Tchang-Oey ajouta: Quel maudit vieillard! que tu consentes ou non, pourquoi ne me réponds-tu pas? Je vous l'ai dit, reprit alors le jardinier, je ne le vendrai pas, pourquoi prendre la peine de faire cette question? Sottises que tout cela, s'écria le jeune homme; si tu répètes encore que tu ne veux pas vendre ton jardin, je vais écrire un billet, et l'envoyer au préfet du département.»

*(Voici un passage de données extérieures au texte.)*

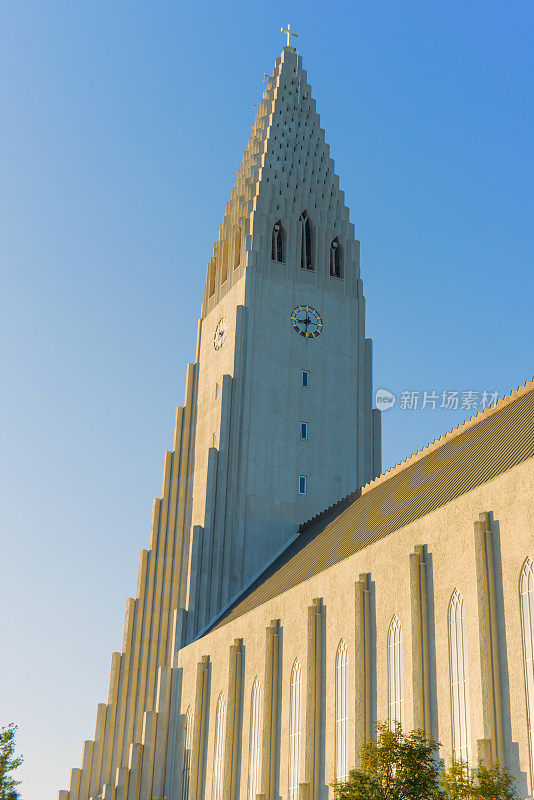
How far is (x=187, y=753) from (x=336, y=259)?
31651 mm

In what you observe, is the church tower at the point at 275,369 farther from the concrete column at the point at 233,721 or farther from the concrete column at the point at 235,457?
the concrete column at the point at 233,721

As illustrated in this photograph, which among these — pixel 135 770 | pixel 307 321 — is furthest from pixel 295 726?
pixel 307 321

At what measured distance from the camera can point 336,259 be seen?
66.9 meters

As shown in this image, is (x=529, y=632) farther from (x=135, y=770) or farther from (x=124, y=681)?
(x=124, y=681)

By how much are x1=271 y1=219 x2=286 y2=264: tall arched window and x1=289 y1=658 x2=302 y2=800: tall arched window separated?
29793 millimetres

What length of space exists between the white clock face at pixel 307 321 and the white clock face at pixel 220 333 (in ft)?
13.6

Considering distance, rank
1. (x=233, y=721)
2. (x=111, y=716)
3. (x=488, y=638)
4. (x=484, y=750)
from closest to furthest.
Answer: (x=484, y=750) < (x=488, y=638) < (x=233, y=721) < (x=111, y=716)

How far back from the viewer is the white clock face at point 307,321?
6303 centimetres

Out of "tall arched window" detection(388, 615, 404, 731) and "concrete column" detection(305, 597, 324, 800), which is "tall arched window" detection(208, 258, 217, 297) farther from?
"tall arched window" detection(388, 615, 404, 731)

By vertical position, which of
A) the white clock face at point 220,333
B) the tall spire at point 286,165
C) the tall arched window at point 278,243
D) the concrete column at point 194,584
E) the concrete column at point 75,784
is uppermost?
the tall spire at point 286,165

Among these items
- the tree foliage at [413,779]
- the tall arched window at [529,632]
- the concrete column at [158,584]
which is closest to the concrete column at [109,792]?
the concrete column at [158,584]

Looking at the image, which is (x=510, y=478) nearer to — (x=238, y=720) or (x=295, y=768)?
(x=295, y=768)

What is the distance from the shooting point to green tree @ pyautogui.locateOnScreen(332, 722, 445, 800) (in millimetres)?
25812

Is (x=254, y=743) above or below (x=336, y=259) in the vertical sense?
below
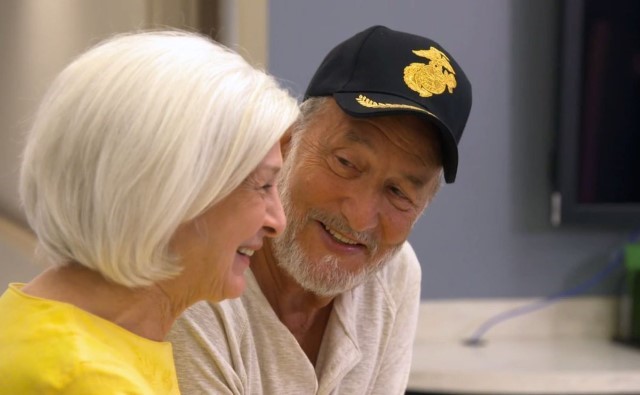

Le vieillard n'y tenait plus; il avait une furieuse envie d'éclater en injures, mais il songea qu'il avait en tête un homme puissant, qui de plus était ivre. Comment donc espérer de s'entendre? Ainsi, il eut recours à un expédient; et maîtrisant sa colère, il dit: Puisque sa Seigneurie est décidée à acheter, eh bien! soit; mais je demande que l'on m'accorde un jour, ce n'est pas une affaire qui puisse se traiter en une minute, au galop.
Bien, très bien! s'écria toute la bande, c'est à merveille: à demain donc.
Or ils étaient complètement ivres; quand ils se furent levés, les domestiques remportèrent les objets qui avaient servi au repas, et Tsieou-Sien craignant toujours pour ses fleurs, avait la prévoyance de se tenir à côté, tout prêt à les protéger contre Tchang-Oey, qui prenait sa course en avant, dans le but de passer par-dessus le mur de l'étang pour aller cueillir les pivoines. Mais le vieillard l'arrêta: Monsieur, lui dit-il, ces plantes sont peu de chose, à la vérité; cependant, vous ne savez pas combien de travaux elles exigent tout le long de l'année. Aujourd'hui qu'elles ont pu se parer de ces fleurs, ne vous acharnez pas à les détruire: ce serait vraiment une grande pitié. Si vous les cueillez, avant un ou deux jours elles seront toutes fanées. Que ce serait mal de commettre un tel crime! Mais Tchang-Oey reprit d'un ton insultant: Qu'est-ce qu'il appelle un crime? Demain vous vendez, et ces choses là sont à moi; quand je briserais tout, qu'est-ce que cela vous fait? Et il avança la main.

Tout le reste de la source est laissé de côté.